### YOUR INSTRUCTIONS
I'd like every entry transcribed word for word, with no pictures.

┄┄┄┄┄┄

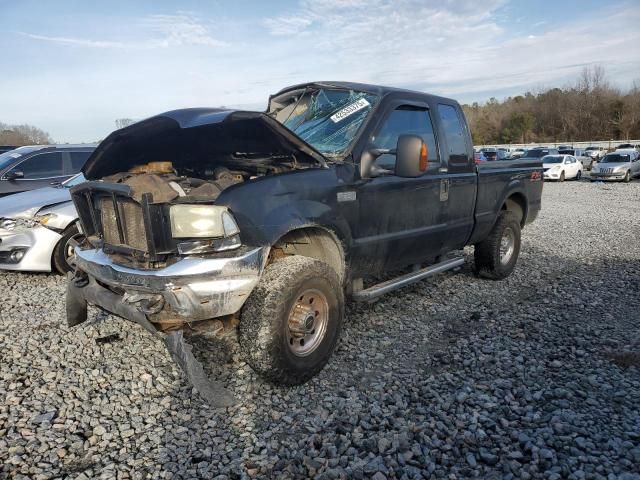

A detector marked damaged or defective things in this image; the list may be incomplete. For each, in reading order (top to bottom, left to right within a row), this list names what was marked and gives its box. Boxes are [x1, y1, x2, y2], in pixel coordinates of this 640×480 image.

cracked windshield [278, 88, 378, 158]
damaged white sedan [0, 173, 86, 272]
dented bumper [69, 248, 268, 326]
damaged front end [66, 109, 324, 404]
broken headlight [169, 203, 241, 255]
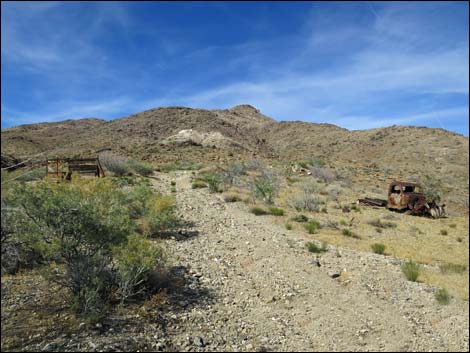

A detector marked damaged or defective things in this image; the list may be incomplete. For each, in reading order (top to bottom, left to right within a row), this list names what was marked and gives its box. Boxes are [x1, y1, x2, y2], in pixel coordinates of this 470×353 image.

rusted car wreck [358, 182, 446, 217]
rusty metal debris [358, 182, 446, 217]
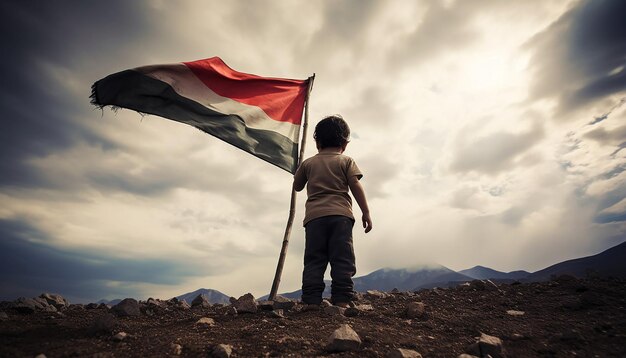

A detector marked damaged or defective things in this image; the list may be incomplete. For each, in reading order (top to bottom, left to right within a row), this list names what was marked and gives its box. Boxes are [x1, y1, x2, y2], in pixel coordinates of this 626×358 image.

war-torn landscape [2, 241, 620, 358]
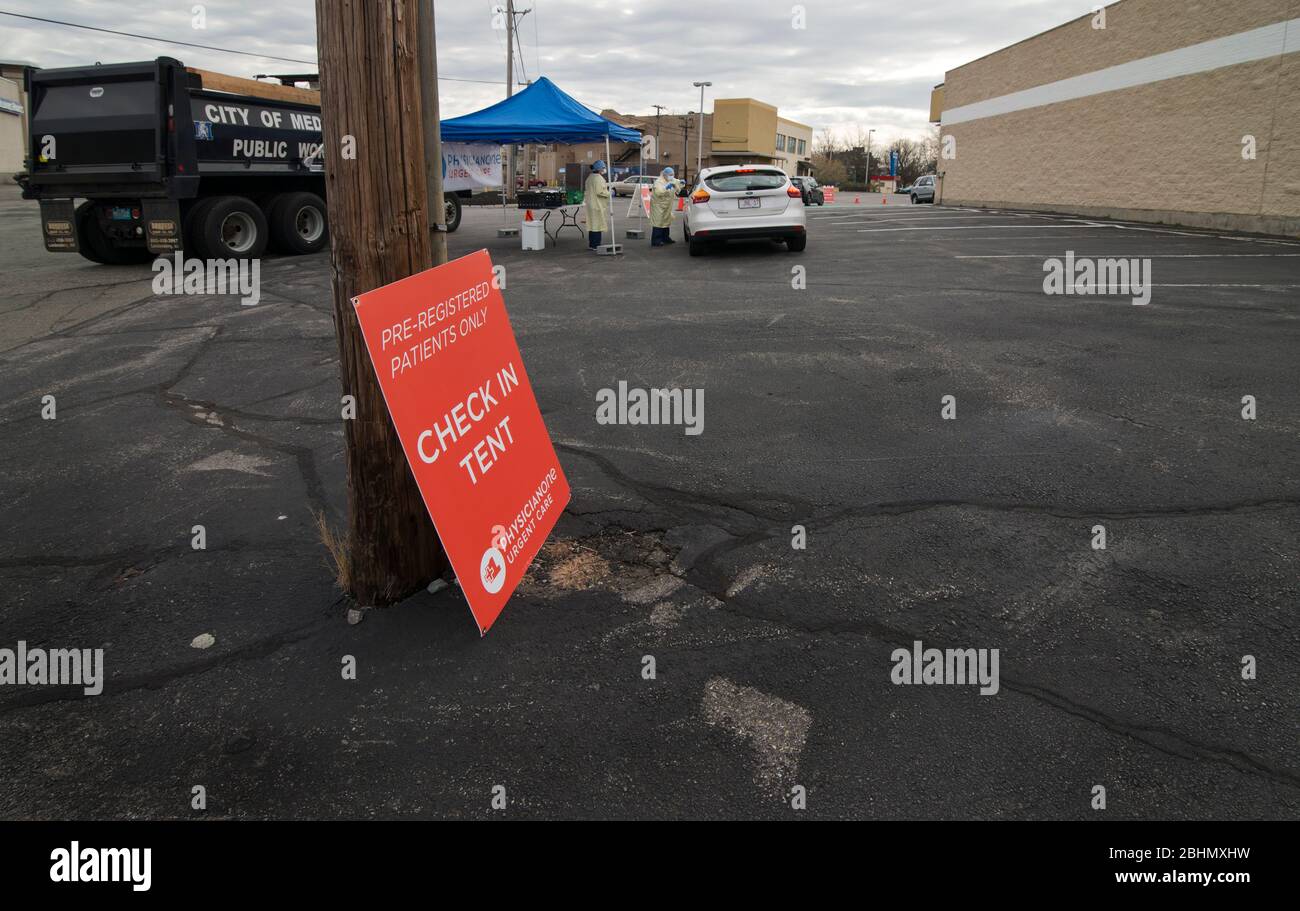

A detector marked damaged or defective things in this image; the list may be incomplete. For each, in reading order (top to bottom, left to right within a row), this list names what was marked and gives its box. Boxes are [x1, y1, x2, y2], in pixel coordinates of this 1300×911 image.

cracked asphalt pavement [0, 183, 1288, 820]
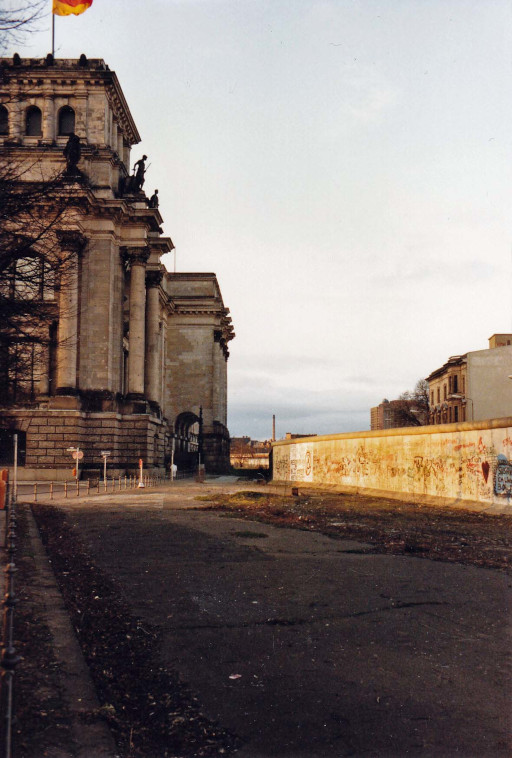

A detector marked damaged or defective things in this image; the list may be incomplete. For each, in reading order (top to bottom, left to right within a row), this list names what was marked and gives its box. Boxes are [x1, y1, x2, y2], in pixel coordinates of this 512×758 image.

cracked asphalt [52, 486, 512, 758]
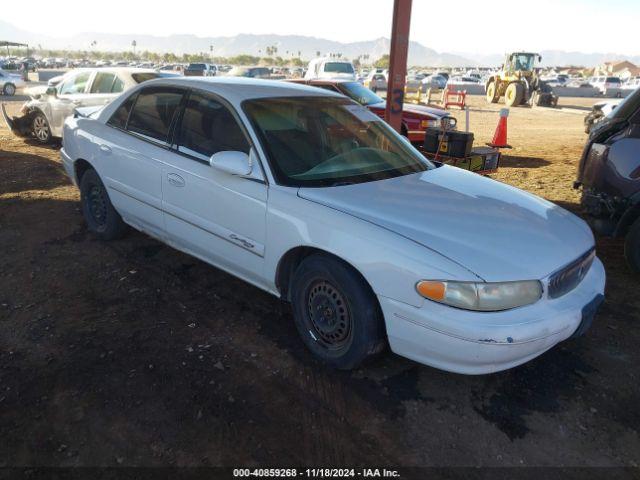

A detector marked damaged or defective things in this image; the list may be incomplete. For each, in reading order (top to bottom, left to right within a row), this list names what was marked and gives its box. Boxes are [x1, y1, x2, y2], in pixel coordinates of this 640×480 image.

damaged front bumper [1, 102, 35, 138]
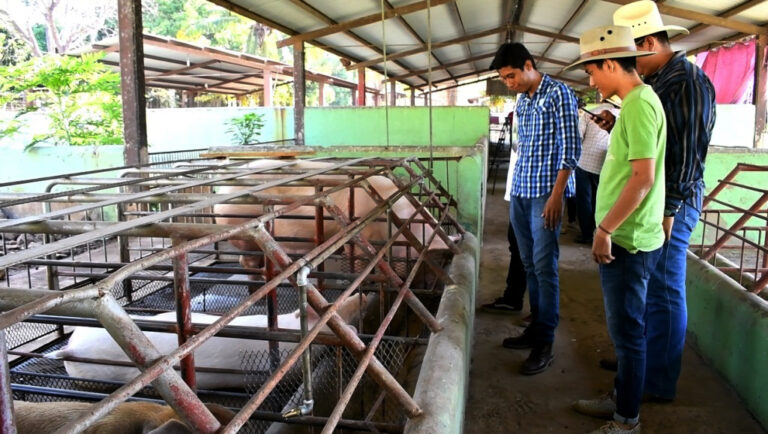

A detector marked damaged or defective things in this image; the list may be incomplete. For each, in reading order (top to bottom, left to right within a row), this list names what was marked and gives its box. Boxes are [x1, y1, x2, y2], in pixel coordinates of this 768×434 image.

rusty metal railing [688, 163, 768, 294]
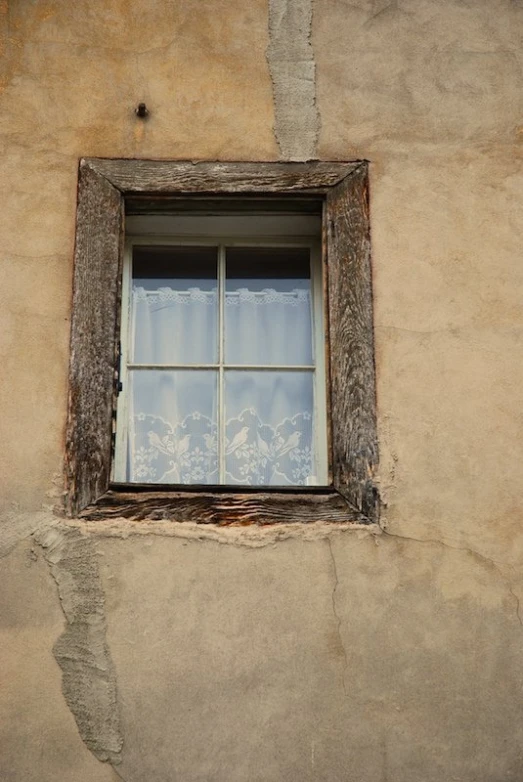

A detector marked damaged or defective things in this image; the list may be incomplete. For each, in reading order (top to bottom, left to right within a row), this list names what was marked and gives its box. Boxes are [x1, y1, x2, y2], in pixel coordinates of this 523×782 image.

crack in wall [266, 0, 320, 159]
peeling plaster patch [266, 0, 320, 161]
peeling plaster patch [64, 516, 380, 548]
peeling plaster patch [34, 528, 123, 764]
crack in wall [34, 528, 123, 764]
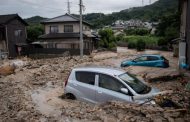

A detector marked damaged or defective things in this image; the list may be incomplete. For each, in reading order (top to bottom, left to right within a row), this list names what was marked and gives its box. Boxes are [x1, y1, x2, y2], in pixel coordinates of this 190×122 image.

damaged vehicle [64, 66, 162, 104]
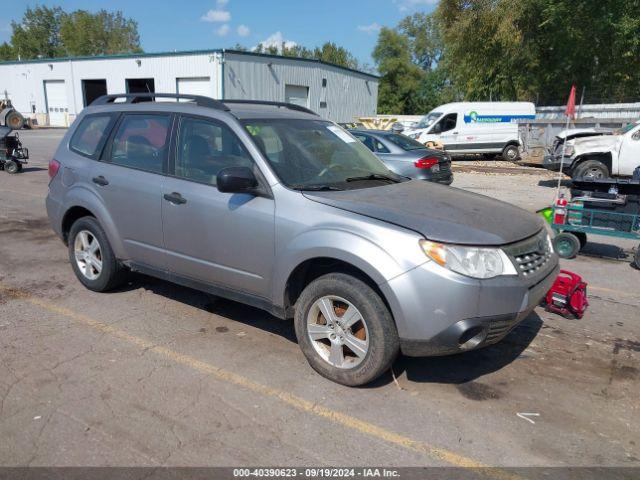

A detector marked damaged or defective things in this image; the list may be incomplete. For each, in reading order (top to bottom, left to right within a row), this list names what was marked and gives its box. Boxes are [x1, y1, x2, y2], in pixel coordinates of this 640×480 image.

damaged hood [302, 182, 544, 246]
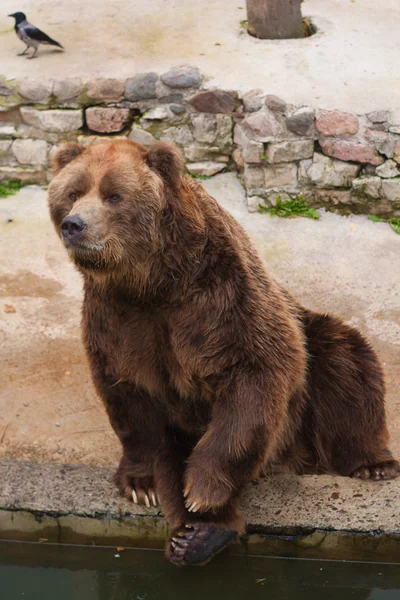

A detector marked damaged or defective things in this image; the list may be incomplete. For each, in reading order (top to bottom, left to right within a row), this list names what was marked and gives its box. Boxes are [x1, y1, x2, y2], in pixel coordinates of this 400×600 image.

cracked concrete surface [0, 175, 400, 540]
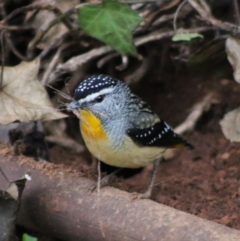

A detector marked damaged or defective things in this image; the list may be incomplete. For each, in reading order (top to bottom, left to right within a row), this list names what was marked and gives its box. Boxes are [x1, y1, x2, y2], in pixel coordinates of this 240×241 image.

rusted metal bar [0, 154, 240, 241]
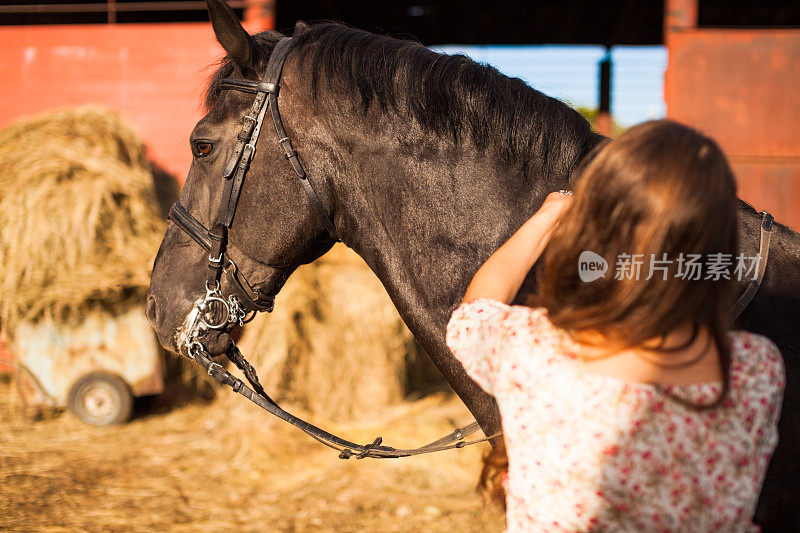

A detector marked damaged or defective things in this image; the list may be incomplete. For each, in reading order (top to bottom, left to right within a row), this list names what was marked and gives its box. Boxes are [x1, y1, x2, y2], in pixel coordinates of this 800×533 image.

rusty metal panel [664, 29, 800, 229]
rusty metal panel [12, 308, 163, 408]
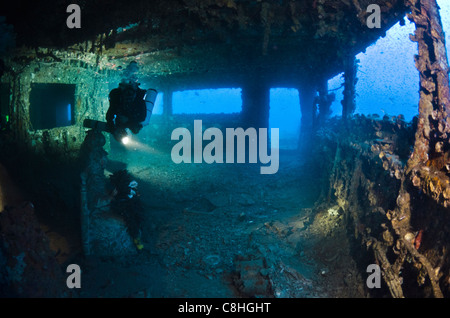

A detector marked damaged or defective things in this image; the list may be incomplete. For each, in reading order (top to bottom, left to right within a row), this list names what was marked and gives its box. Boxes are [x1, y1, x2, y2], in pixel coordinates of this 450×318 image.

rust-covered pillar [406, 0, 448, 170]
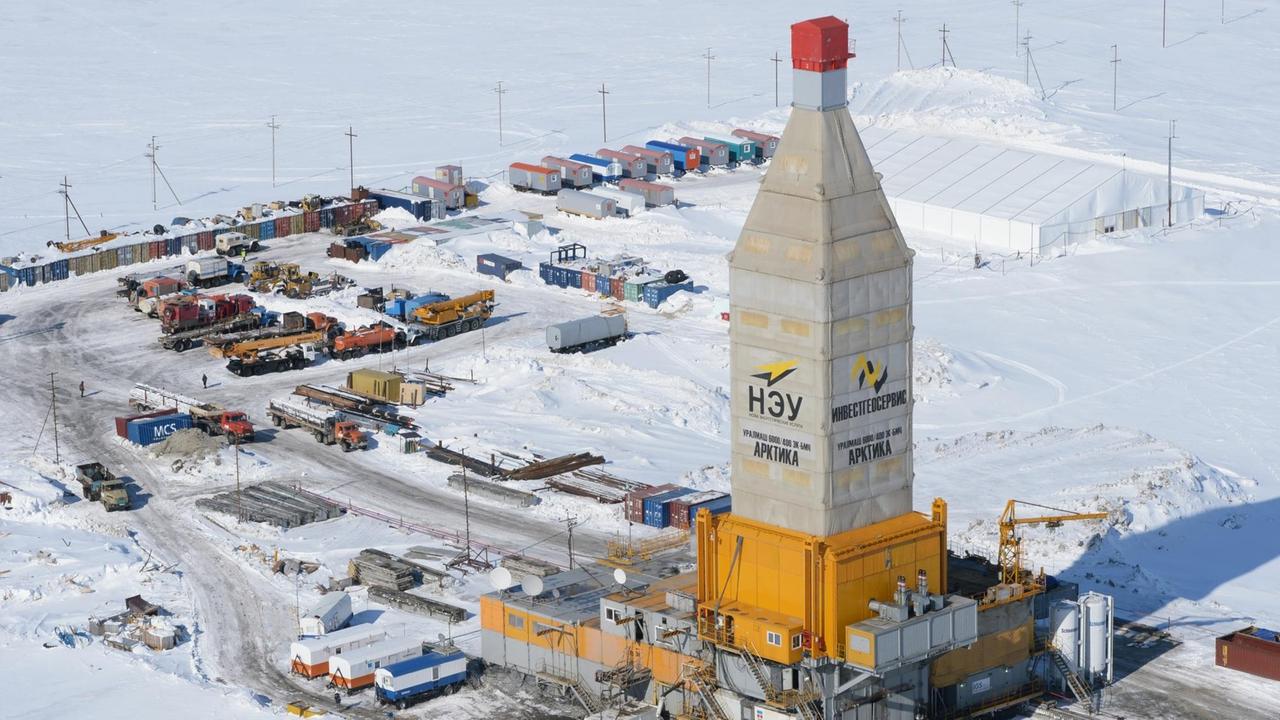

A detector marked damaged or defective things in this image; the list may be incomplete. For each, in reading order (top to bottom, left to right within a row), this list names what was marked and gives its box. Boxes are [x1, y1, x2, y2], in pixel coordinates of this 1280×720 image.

rusty shipping container [622, 481, 680, 520]
rusty shipping container [1218, 622, 1280, 676]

┄┄┄┄┄┄

### OUTPUT BELOW
A detector marked damaged or defective things in this image; the list may be incomplete. For each, in reading order (top to bottom, left to right within a row), this list names what was marked and gives its box. Boxes are [x1, y1, x2, y2], in pixel coordinates of this 640×480 image.

cracked windshield [278, 88, 378, 158]
damaged white sedan [0, 173, 86, 272]
dented bumper [69, 248, 268, 326]
damaged front end [66, 109, 324, 404]
broken headlight [169, 203, 241, 255]

A detector marked damaged or defective things in this image; the list may be incomplete. For each, in reading order (top to bottom, left to right within a row), this list names what was marked and gives its box. Boxes are [x1, y1, x2, y2], in pixel coordinates of this 470×353 image.

rusted car wreck [358, 182, 446, 217]
rusty metal debris [358, 182, 446, 217]

A detector marked damaged or defective things in this image; the list may be incomplete. For each, in reading order (top to bottom, left to right within a row), this list names what was marked and gives its box. Boxes are [x1, y1, x2, y2], in pixel coordinates of this 626×358 image.

war-torn landscape [2, 241, 620, 358]

A detector marked damaged or defective things in this image; the list may be incomplete. For each, in reading order (top to bottom, left to right within a row), this list names what was marked and gives its box. Boxes are [x1, y1, x2, y2], in pixel coordinates of this 1300×911 image.

cracked asphalt pavement [0, 183, 1288, 820]

A detector marked damaged or defective things in this image; the list may be incomplete. For each, in reading order (top to bottom, left to right within a row), this list names what was marked and gives its box. Boxes are [x1, y1, x2, y2], in pixel coordinates of this 512×758 image.

cracked asphalt [52, 486, 512, 758]

A detector marked damaged or defective things in this image; the list may be incomplete. For each, in reading order (top to bottom, left to right within a row), this list names what was marked and gives its box. Boxes are [x1, y1, x2, y2], in pixel coordinates of this 640×480 image.

damaged front bumper [1, 102, 35, 138]

A detector marked damaged or defective things in this image; the list may be incomplete. For each, in reading order (top to bottom, left to right within a row), this list names what was marked and gives its box. Boxes are [x1, y1, x2, y2], in pixel coordinates of this 768×434 image.

rusty metal railing [688, 163, 768, 294]

A detector marked damaged or defective things in this image; the list may be incomplete. For each, in reading order (top to bottom, left to right within a row), this list names what was marked and gives its box. Boxes are [x1, y1, x2, y2], in pixel coordinates of this 523×782 image.

crack in wall [266, 0, 320, 159]
peeling plaster patch [266, 0, 320, 161]
peeling plaster patch [64, 516, 380, 548]
peeling plaster patch [34, 528, 123, 764]
crack in wall [34, 528, 123, 764]

A detector marked damaged or defective things in this image; the list may be incomplete. For each, in reading order (top to bottom, left to right within a row), this list names what was marked and gives its box. Boxes are [x1, y1, x2, y2], in pixel coordinates of this 190×122 image.

damaged vehicle [64, 66, 162, 104]

A detector marked damaged or defective things in this image; the list may be incomplete. For each, in reading order (top to bottom, left to right within a row), this list names what was marked and gives its box. Boxes are [x1, y1, x2, y2], in pixel coordinates of this 640×480 image.

damaged hood [302, 182, 544, 246]

A detector marked damaged or defective things in this image; the list may be incomplete. For each, in reading order (top to bottom, left to right within a row), this list names what was marked and gives its box. Boxes are [x1, y1, x2, y2], in pixel coordinates of this 400×600 image.

cracked concrete surface [0, 175, 400, 540]

A detector marked damaged or defective things in this image; the list may be incomplete. For each, in reading order (top to bottom, left to right within a row), this list names what was marked and gives its box. Boxes are [x1, y1, x2, y2], in pixel coordinates of this 240×241 image.

rusted metal bar [0, 154, 240, 241]

A detector marked damaged or defective things in this image; the list may be incomplete. For each, in reading order (top to bottom, left to right within a row), this list names what was marked and gives its box. Boxes are [x1, y1, x2, y2], in pixel coordinates of this 800×533 image.

rusty metal panel [664, 29, 800, 229]
rusty metal panel [12, 308, 163, 408]

A detector marked damaged or defective things in this image; the list may be incomplete. For each, in reading order (top to bottom, left to right within a row), this list names what was marked and gives its box. Boxes are [x1, y1, x2, y2], in pixel coordinates of this 450×318 image.

rust-covered pillar [406, 0, 448, 170]

A detector marked damaged or defective things in this image; the list may be incomplete. For each, in reading order (top to bottom, left to right within a row), this list names what was marked and gives its box. Boxes are [x1, y1, x2, y2], in pixel coordinates of this 1280×720 image.

rusty shipping container [622, 481, 680, 520]
rusty shipping container [1218, 622, 1280, 676]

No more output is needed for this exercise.